### TEXTE FOURNI:
Le transhumanisme comme vecteur d’un nouveau monde
Blade Runner s’inscrit dans le prisme des longs-métrages étranges que l’on ne comprend qu’avec difficulté. Inspiré du roman de Philip K. Dick, Les androïdes rêvent-ils de moutons électriques ?, la saga aux deux opus suscite de nombreuses interrogations chez le spectateur. « Qui a compris Blade Runner ? » ou encore « Pourquoi Blade Runner est un chef-d’œuvre ? » sont des questions que l’on retrouve aisément sur internet en mentionnant simplement l’intitulé du film. L’évidence n’est donc ici pas à-propos.
Les années 80 et le fantasme de l’être humain modifié
Dans les années 1980, la science-fiction est employée à de multiples égards, notamment pour assouvir les intuitions et les prophéties des réalisateurs. Ridley Scott s’érige en pionnier en la matière. Réalisateur connu de prime abord pour la saga Alien, le premier volet de Blade Runner vient ainsi combler son fantasme anti-utopiste. A l’aube du XXIe siècle, le pessimisme technologique ouvre les portes à de nombreuses théories, qui font cependant partie d’un certain continuum temporel. Auparavant, la fin des années 1920 et le début des années 1930 avaient déjà exprimé cette théorie de l’homme génétiquement modifié avec des films comme Metropolis (1927) ou bien Frankenstein (1931), qui superposent le corps humain et le progrès scientifique poussé à son paroxysme.

### DONNÉES AFFICHÉES:
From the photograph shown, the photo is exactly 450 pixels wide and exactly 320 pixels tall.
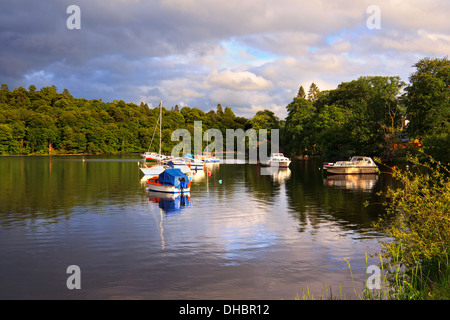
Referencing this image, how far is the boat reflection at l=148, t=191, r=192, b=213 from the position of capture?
3301cm

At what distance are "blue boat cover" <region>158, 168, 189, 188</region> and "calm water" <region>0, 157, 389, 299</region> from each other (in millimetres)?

### TÂCHES À RÉALISER:
[a] Dans le texte sur Blade Runner, de quel roman la saga s'inspire-t-elle ?
[b] Recopiez le passage du texte sur Blade Runner qui va de « Les années 80 » à « à son paroxysme. ».
[c] Résumez le texte sur Blade Runner en deux phrases.

### RÉPONSES PAR TÂCHE:
[a] Du roman de Philip K. Dick, Les androïdes rêvent-ils de moutons électriques ?

[b]
Les années 80 et le fantasme de l’être humain modifié
Dans les années 1980, la science-fiction est employée à de multiples égards, notamment pour assouvir les intuitions et les prophéties des réalisateurs. Ridley Scott s’érige en pionnier en la matière. Réalisateur connu de prime abord pour la saga Alien, le premier volet de Blade Runner vient ainsi combler son fantasme anti-utopiste. A l’aube du XXIe siècle, le pessimisme technologique ouvre les portes à de nombreuses théories, qui font cependant partie d’un certain continuum temporel. Auparavant, la fin des années 1920 et le début des années 1930 avaient déjà exprimé cette théorie de l’homme génétiquement modifié avec des films comme Metropolis (1927) ou bien Frankenstein (1931), qui superposent le corps humain et le progrès scientifique poussé à son paroxysme.

[c] Blade Runner est une saga en deux films, tirée d'un roman de Philip K. Dick, qui soulève beaucoup de questions chez le spectateur. Dans les années 1980, Ridley Scott, connu pour la saga Alien, comble avec le premier volet son fantasme anti-utopiste, dans la suite de films comme Metropolis (1927) et Frankenstein (1931) qui montraient déjà l'homme génétiquement modifié.